START PASSAGE TO READ

# Eryx jaculus



## Diplo (Mar 15, 2017)

Wondering if Anyone else is working with Eryx jaculus in the UK?


----------



## ian14 (Jan 2, 2008)

Diplo said:


> Wondering if Anyone else is working with Eryx jaculus in the UK?


I had a pair that I bred a few years ago. There was a breeder, Paul Barnham(?) aka paulsnakeman, who used to breed them too. I believe my breeding was the first in the UK since his previous successful breeding with them a few years beforehand. My adults and the entire litter were all bought by one breeder but I haven't seen babies being advertised since then.
As CITES Annex A, they need A10s to be sold which puts people off. The adults also need a very cold overwintering to be fertile.


----------



## Diplo (Mar 15, 2017)

Thanks Ian, I do remember you selling your pair of Jaculus on here a few years ago with 11 neonates if I remember rightly. Obviously some people like to keep things private but I do wonder what happened to all those young. I'm aware of the A10 status which does possibly put people off as its a bit of a bind applying for them. I'm not in a huge rush but at some point I'd be looking for a male so was just curious who's out there with them. I can message Paul but again I haven't seen any offered or anyone posting that they even have them for quite some time. Cheers for your input


----------

END PASSAGE TO READ

Reproduce the Eryx jaculus forum thread between "I had a pair" and "to be fertile.", inclusive, swapping every "breeder" for "keeper".

START DATA

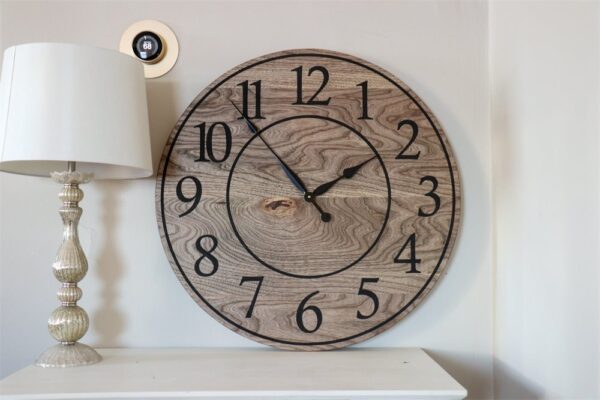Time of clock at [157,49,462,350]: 1:53
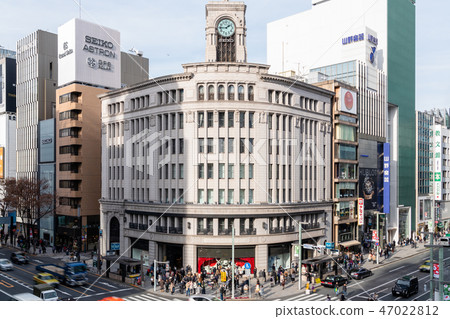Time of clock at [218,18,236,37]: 1:45
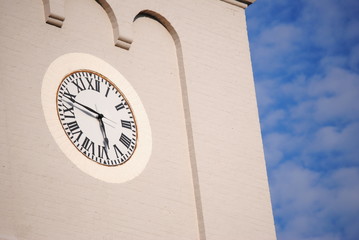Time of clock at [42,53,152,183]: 5:48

END DATA

WRITTEN SOLUTION →
I had a pair that I bred a few years ago. There was a keeper, Paul Barnham(?) aka paulsnakeman, who used to breed them too. I believe my breeding was the first in the UK since his previous successful breeding with them a few years beforehand. My adults and the entire litter were all bought by one keeper but I haven't seen babies being advertised since then.
As CITES Annex A, they need A10s to be sold which puts people off. The adults also need a very cold overwintering to be fertile.